• Trecho do texto:
^^^^^^^^^^^^^^^^

O esquema contava com:
Rogério Ceni;
Hudson, Rafael Tolói, Edson Silva e Álvaro Pereira;
Denílson e Souza;
Ganso e Kaká;
Alexandre Pato e Alan Kardec.


Nesse esquema o São Paulo jogava um futebol envolvente. Por terem características mais defensivas, os dois laterais subiam até no máximo a intermediária, o que permitia aos volantes (em especial ao Souza) uma maior chegada ao ataque. A intensa movimentação de Kaká fazia com que otime tivesse uma ligação de jogo privilegiada,e com que Ganso sempre tivesse opções de passe disponíveis. Allan Kardec, centroavante moderno que é, saía da área para tabelar e a velocidade de pato deixava o ataque do São paulo leve, ou melhor, "mágico".

^^^^^^^^^^^^^^^^

• Dados fornecidos:
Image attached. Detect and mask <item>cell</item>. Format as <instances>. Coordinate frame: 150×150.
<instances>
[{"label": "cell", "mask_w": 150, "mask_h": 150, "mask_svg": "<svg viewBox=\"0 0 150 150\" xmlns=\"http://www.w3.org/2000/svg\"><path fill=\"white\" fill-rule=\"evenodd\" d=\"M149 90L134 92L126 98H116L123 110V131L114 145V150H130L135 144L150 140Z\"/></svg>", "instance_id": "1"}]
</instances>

^^^^^^^^^^^^^^^^

• Descrição do problema: Dê continuidade ao texto sobre o esquema tático do São Paulo, começando logo depois da última frase. Os dados não têm nenhuma relação com o texto sobre o esquema tático do São Paulo.

• Resultado da tarefa:
O grande problema desse esquema era a completa falta de opções para jogar pelas laterais do campo, o que levou a diretoria à contratar para a temporada 2015 dois laterais com características ofensivas (Bruno e Carlinhos) e vender o lateral com características mais defensivas no elenco (Alvaro "Palito" Pereira). A zaga do São Paulo - que já não era das melhores - ficou totalmente desprotegida nesse esquema, e protagonizou várias "lambanças". Para corrigir isso, Muricy Ramalho optou por um esquema em que o São paulo sempre obtivesse a máxima posse de bola, impedindo assim que o adversário não crie chances, bem no estilo Seleção Espanhola de 2010.

Não deu certo.

Uma posse de bola irritantemente improdutiva aliada à lentidão de todo o time fez com que o São Paulo fracassasse em seu jogos mais difíceis.

Eis que surge Milton Cruz, que com a saída de Muricy assume a responsabilidade de comandar o elenco tricolor. O fato de ser interino tirou um pouco da pressão que ele receberia, e fez com que ele tivesse mais liberdade para testar novas formações. Surgiu então, pela primeira vez no São Paulo, um esquema tático tido por muitos como "retranqueiro", o 4-3-2-1.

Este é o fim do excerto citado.